Shamim Oge, a mid-wife, highlights that babies mainly cry because of hunger, change in weather, feeling hot or too cold, a full diaper, or uncomfortable clothes. “Since their only form of communication for all these situations is crying, mothers can barely tell what the problem is 80 per cent of the time. No wonder mothers feel overwhelmed when these little bundles of joy are a few weeks old. But there are several ways to fight this stress.”

Seek help
Every mother needs as much help as they can get. Between the fatigue of after birth and breastfeeding around the clock, it is exhausting to do everything on their own. It is alarming for parents to hire a stranger to take care of the baby at such an early stage, but relatives and close friends are a great alternative. A few days after birth a lot of people are willing to offer help, you have to utilise this before they stop.
Paradi says she had developed a back damage during birth and could hardly get around through the pain. Her sisters and mother were of great help in taking care of her son while she recovered. “Accepting help is not a sign of weakness rather a means to an end. Over time as the body recovered I was able do everything on my own,” she explains.

Feed well
Oge emphasises that a mother needs to feed well.

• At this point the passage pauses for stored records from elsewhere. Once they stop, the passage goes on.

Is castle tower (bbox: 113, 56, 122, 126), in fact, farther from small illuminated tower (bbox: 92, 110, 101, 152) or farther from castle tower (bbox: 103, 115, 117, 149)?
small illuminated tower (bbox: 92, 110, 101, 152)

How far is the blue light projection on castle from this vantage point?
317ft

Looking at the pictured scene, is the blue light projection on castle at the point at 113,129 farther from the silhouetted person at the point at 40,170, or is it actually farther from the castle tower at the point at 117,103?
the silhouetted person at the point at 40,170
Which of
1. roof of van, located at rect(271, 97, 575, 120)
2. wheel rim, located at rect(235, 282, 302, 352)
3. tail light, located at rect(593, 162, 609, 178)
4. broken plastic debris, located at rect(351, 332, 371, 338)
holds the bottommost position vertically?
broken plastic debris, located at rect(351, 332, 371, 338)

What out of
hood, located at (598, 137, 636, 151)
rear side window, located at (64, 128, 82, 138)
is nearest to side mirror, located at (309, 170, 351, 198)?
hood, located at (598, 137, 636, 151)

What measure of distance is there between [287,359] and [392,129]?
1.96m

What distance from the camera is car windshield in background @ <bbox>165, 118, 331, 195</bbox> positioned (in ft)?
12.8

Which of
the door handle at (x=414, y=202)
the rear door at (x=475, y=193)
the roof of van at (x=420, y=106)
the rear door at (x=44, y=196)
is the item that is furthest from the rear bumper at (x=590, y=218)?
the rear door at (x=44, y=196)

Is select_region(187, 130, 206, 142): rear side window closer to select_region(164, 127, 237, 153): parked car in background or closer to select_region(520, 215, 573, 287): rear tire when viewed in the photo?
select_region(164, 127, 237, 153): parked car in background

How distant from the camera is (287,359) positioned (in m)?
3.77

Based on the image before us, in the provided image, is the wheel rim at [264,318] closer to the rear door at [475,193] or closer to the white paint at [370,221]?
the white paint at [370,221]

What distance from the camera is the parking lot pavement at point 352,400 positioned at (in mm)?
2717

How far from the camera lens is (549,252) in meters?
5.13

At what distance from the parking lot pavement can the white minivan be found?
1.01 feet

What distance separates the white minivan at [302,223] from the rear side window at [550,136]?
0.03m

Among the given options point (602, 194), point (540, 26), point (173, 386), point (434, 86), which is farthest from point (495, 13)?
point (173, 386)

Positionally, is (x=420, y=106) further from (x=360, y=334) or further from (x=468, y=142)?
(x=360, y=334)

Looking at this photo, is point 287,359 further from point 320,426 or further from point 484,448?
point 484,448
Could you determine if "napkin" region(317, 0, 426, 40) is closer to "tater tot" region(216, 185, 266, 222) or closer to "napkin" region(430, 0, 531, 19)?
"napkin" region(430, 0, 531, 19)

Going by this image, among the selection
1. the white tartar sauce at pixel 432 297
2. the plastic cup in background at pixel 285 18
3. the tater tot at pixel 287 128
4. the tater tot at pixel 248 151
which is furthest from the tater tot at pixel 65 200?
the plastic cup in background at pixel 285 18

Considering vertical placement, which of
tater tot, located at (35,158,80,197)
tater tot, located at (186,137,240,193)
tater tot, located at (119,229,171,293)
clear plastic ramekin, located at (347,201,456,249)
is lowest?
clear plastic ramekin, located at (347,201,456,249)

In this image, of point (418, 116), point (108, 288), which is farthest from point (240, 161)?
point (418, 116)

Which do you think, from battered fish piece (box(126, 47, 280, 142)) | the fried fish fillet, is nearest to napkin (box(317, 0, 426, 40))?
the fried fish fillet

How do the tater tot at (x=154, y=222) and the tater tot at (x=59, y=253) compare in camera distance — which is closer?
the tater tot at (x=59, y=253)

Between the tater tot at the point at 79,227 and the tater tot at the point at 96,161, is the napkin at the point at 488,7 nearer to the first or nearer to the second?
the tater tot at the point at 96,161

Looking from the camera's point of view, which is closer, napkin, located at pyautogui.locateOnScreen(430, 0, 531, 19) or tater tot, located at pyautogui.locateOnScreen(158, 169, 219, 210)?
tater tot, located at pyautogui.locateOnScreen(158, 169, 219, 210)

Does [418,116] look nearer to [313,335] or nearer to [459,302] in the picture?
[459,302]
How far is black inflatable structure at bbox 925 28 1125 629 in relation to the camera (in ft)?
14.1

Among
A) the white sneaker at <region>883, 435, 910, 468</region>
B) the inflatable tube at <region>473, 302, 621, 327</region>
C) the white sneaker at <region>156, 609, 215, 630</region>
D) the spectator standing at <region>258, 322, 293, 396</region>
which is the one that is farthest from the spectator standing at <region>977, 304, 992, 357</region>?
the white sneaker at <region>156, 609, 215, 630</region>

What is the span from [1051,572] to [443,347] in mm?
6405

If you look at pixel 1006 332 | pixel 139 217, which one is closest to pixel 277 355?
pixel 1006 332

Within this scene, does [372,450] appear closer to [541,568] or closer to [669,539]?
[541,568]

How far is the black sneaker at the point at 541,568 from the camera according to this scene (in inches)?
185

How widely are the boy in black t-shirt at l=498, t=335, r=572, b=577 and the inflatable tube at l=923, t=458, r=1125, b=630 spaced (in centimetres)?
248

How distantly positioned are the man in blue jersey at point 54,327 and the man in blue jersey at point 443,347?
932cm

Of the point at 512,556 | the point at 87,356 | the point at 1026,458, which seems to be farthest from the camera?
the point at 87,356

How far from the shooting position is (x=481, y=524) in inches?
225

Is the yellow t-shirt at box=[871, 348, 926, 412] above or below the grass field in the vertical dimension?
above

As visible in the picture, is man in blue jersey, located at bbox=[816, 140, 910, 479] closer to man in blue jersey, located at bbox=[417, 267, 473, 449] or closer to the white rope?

It is easy to fall into a rabbit-hole where you just grab a quick snack every free minute you get to yourself, but it goes without saying that it is not healthy.
“The first aid for most crying babies is breast milk, but if your body is not well nourished you will not be able to produce the needed amount of breast milk around the clock,” says Oge adding, “foods such as fruits, green vegetables, lots of water and porridge help the mother to both gain strength for herself and produce enough milk for the baby.”

Me-time is key
Getting some alone time will also do wonders. Attaining a minute just to take a walk, read a book, get an hour’s sleep or even a long uninterrupted shower. This will help a mother regain her sanity amidst all the craziness.
Paradi says she drew a time table for herself, “When my son Rafael finally went to sleep at 5am, I would prepare everything needed for the day, so that during the day when he would go to sleep again I would finally watch a movie or catch some sleep.”

Involve your spouse
Alternatively you can have your spouse take on the diaper duty for some time in the day. This worked for Phionah Katusiime, she recalls handing the baby to the husband as soon as he got home while she took the long awaited warm shower.
Parenting a newborn never gets easier, you will often get frustrated and sometimes feel like a failure when you cannot seem to reach the needs of your baby. But all parents go through this and it is always advisable to concentrate on the happy times to make it through.

Not only the baby
Carve out couple time. It is essential to make time for just the two of you when you can reconnect. But don’t put pressure on yourself to be romantic or adventurous (unless you’re both up for it). Spending 15 or 20 minutes together—undistracted and focused on each other— can make a big difference in your feelings of closeness.